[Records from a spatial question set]
···

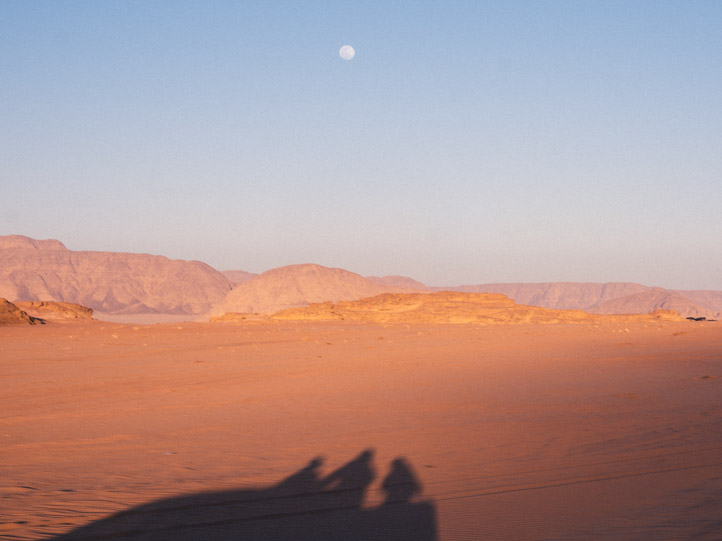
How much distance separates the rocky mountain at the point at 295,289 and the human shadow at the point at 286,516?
251 ft

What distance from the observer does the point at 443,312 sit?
43594 mm

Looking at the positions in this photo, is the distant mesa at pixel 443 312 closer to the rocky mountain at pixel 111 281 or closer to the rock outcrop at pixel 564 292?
the rocky mountain at pixel 111 281

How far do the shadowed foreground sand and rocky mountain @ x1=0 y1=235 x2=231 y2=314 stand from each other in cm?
12320

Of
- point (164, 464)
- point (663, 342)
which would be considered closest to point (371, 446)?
point (164, 464)

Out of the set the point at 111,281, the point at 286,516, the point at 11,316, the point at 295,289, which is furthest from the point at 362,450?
the point at 111,281

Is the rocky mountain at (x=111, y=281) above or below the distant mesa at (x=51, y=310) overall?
above

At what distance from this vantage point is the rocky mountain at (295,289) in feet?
286

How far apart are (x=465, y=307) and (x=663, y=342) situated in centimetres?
2261

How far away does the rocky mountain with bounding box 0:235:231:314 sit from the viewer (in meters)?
132

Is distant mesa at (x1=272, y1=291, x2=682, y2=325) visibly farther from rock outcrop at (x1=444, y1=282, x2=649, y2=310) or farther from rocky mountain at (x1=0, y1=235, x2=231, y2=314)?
rock outcrop at (x1=444, y1=282, x2=649, y2=310)

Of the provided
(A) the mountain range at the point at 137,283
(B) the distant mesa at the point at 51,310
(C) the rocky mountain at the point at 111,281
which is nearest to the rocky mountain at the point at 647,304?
(A) the mountain range at the point at 137,283

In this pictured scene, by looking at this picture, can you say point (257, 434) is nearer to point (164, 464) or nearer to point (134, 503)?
point (164, 464)

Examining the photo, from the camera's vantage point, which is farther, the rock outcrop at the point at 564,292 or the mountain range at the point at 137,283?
the rock outcrop at the point at 564,292

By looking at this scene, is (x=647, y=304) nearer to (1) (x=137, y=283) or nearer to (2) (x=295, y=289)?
(2) (x=295, y=289)
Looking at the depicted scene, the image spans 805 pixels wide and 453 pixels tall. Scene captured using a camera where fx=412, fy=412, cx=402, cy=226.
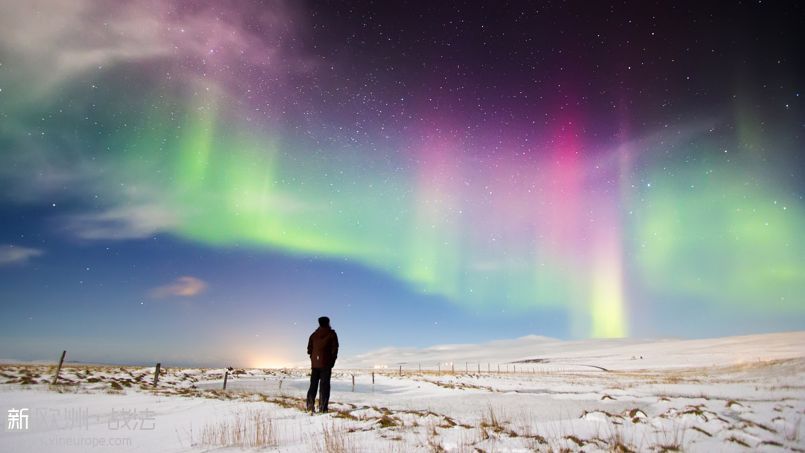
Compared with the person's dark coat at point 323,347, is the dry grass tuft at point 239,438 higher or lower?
lower

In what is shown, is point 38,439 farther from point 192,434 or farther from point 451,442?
point 451,442

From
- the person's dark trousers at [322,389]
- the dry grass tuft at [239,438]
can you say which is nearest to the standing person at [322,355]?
the person's dark trousers at [322,389]

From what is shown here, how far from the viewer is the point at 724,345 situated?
298 ft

···

EXERCISE »
Locate "By looking at this scene, is" in the listing above, then print exactly the lines from that line through the final one, omitting all pictures.

TASK RESULT »
By looking at this scene, is (x=647, y=304) nearer to (1) (x=137, y=283) or nearer to (2) (x=295, y=289)?
(2) (x=295, y=289)
Looking at the depicted scene, the image spans 805 pixels wide and 453 pixels tall. Scene captured using a camera where fx=412, fy=412, cx=402, cy=226.
Compared with the person's dark coat at point 323,347, is the dry grass tuft at point 239,438 higher or lower?
lower

In what is shown, is point 38,439 farther from point 192,434 or farther from point 451,442?
point 451,442

From
- the person's dark trousers at [322,389]
- the dry grass tuft at [239,438]
can you say which is nearest to the standing person at [322,355]?
the person's dark trousers at [322,389]

From what is shown here, how far from the viewer is the point at 724,345 situated?
298 ft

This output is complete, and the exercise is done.